Deals

Early-stage VC firm Alsop Louie closes second fund at $98.6M

Early stage venture firm Alsop Louie Partners confirmed to VentureBeat Friday that it has closed its second fund with $98.6 million and added three new partners.

The firm named its new partners as Cassatt Corporation founder and BEA Systems’ exec Bill Coleman; former TechFund Capital partner Jim Whims; and Joe Addiego, most recently a partner at In-Q-Tel (the investment arm of the Central Intelligence Agency).

Alsop Louie co-founder Gilman Louie (pictured, right) was formerly chief executive officer of In-Q-Tel before branching out to found the VC firm five years ago.

The story was first reported by peHUB, which broke the news about the fund.

San Francisco-based Alsop Louie previously closed a $75 million fund in 2006. In August 2008 it began raising its second fund, for which it held its first close for $20 million in December 2009.

Co-founder Stewart Alsop (pictured, left) said that the group has already made seven new investments from the second fund, only two of which he would name: San Francisco-based Framehawk, which develops technology to link desktop applications to mobile devices; and Next Big Sound, a Boulder, Colo.-based startup that follows how popular musicians are in both in their target areas and online.

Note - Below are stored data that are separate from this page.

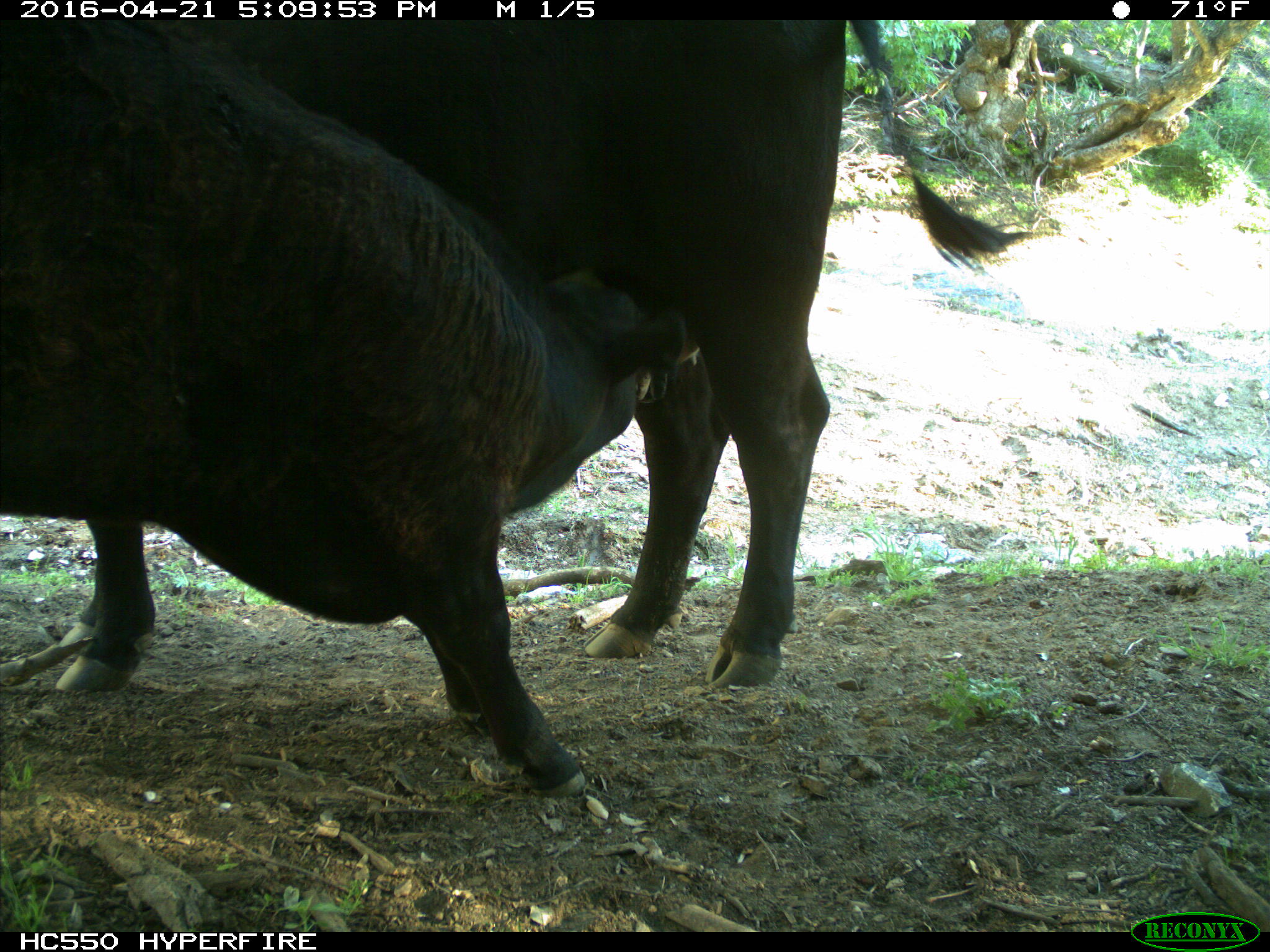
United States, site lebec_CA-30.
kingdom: Animalia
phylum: Chordata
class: Mammalia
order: Artiodactyla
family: Bovidae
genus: Bos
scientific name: Bos taurus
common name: domestic cow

Alsop Louie was in the news earlier this summer when online media company Sportgenic—an early investment for the group— was acquired in June by Glam Media.

Thus far, the company has made 15 investments from its first fund covering a wide spectrum of startups. It had its biggest success to date with telephone software shop Ribbit, which British Telecom bought for $105 million in 2008. Ribbit had been successful in snagging $13 million in two rounds from Alsop Louie, Peninsula Ventures, KPG Ventures and Allegis Capital.

Not all of its investments have been as lucky, however. Alsop told peHUB that the portfolio’s rough patches had more to do with the credit crisis than any intrinsic problems within the companies it chose.

One notable collapse was Cake Financial, a social web service for sharing stock portfolios, who was sold off to eTrade for rock bottom prices in January. Cake had originally seen first round financing of almost $1.3 million from the Alsop Louie, KPG and Bay Partners at a time when the startup was valued at almost $7 million.

The lack of VC funding was widespread throughout the global credit crisis and affected nearly every member of the early round financing community, said Alsop.

“We told every entrepreneur we talked to [in 2009] that we didn’t have fresh capital. Most VCs like to hide that fact, but we were really up front about it and it didn’t hurt us,” Alsop said in the interview. “We had tremendous deal flow and we helped [entrepreneurs] find investors because we fundamentally believe in helping them and that the smallest piece of value we add is money.”